Reclaiming Patriotism

Reclaiming Patriotism

Author: Amitai Etzioni

Publisher: University of Virginia Press

Published: 2019-09-10

Total Pages: 275

ISBN-13: 0813943256

DOWNLOAD EBOOK

Amitai Etzioni has made his reputation by transcending unwieldy, and even dangerous, binaries such as left/right or globalism/nativism. In his new book, Etzioni calls for nothing less than a social transformation—led by a new social movement—to save our world’s democracies, currently under threat in today’s volatile and profoundly divided political environments.
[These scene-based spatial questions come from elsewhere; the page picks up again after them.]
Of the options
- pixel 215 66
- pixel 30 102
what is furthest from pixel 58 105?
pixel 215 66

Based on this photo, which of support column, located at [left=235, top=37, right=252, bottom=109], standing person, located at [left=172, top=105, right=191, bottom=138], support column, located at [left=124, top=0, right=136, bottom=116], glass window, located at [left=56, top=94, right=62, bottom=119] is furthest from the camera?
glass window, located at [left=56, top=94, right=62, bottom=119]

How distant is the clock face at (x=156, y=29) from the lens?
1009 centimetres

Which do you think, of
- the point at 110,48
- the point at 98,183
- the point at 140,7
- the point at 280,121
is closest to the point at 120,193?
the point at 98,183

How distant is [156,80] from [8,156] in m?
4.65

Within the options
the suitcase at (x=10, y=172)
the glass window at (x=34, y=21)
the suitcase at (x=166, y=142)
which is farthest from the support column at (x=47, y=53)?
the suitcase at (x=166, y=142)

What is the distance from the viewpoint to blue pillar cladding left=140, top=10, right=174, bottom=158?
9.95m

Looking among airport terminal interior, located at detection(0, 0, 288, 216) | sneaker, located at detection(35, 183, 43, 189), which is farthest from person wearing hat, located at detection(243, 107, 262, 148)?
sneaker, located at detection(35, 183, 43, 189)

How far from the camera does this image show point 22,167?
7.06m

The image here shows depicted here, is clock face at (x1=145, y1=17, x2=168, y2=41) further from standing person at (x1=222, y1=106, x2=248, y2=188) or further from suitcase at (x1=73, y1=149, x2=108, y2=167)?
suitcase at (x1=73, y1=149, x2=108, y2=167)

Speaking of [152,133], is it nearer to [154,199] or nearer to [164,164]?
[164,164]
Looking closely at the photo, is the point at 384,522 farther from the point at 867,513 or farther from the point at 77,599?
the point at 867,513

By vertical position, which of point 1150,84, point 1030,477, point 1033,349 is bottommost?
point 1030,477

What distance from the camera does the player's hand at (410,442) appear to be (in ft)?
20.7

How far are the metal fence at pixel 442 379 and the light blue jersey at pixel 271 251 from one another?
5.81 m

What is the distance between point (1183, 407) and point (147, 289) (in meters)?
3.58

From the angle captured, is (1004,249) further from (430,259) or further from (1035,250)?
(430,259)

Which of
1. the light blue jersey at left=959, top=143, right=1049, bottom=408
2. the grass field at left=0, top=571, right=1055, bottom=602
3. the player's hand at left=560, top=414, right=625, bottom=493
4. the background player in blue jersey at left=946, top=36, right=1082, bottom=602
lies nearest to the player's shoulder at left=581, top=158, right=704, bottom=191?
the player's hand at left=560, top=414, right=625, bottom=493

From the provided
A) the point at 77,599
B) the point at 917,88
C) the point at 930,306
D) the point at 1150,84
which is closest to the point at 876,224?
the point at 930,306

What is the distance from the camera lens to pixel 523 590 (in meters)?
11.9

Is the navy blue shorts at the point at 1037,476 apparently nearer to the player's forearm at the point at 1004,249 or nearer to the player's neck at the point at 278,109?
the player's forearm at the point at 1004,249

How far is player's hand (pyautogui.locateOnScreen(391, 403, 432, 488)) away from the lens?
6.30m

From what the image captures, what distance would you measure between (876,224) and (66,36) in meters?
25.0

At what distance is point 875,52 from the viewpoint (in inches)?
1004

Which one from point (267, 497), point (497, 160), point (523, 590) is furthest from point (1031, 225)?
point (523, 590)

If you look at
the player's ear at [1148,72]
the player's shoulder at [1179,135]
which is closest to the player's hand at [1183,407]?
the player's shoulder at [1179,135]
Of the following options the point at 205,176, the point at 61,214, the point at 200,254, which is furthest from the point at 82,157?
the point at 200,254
The United States, along with scores of other nations, has seen disturbing challenges to the norms and institutions of our democratic society, particularly in the rise of exclusive forms of nationalism and populism. Focusing on nations as the core elements of global communities, Etzioni envisions here a patriotic movement that rebuilds rather than splits communities and nations. Beginning with moral dialogues that seek to find common ground in our values and policies, Etzioni sets out a path toward cultivating a "good" form of nationalism based on this shared understanding of the common good. Working to broaden civic awareness and participation, this approach seeks to suppress neither identity politics nor special interests in its efforts to lead us to work productively with others. Reclaiming Patriotism offers a hopeful and pragmatic solution to our current crisis in democracy—a patriotic movement that could have a transformative, positive impact on our foreign policy, the world order, and the future of capitalism.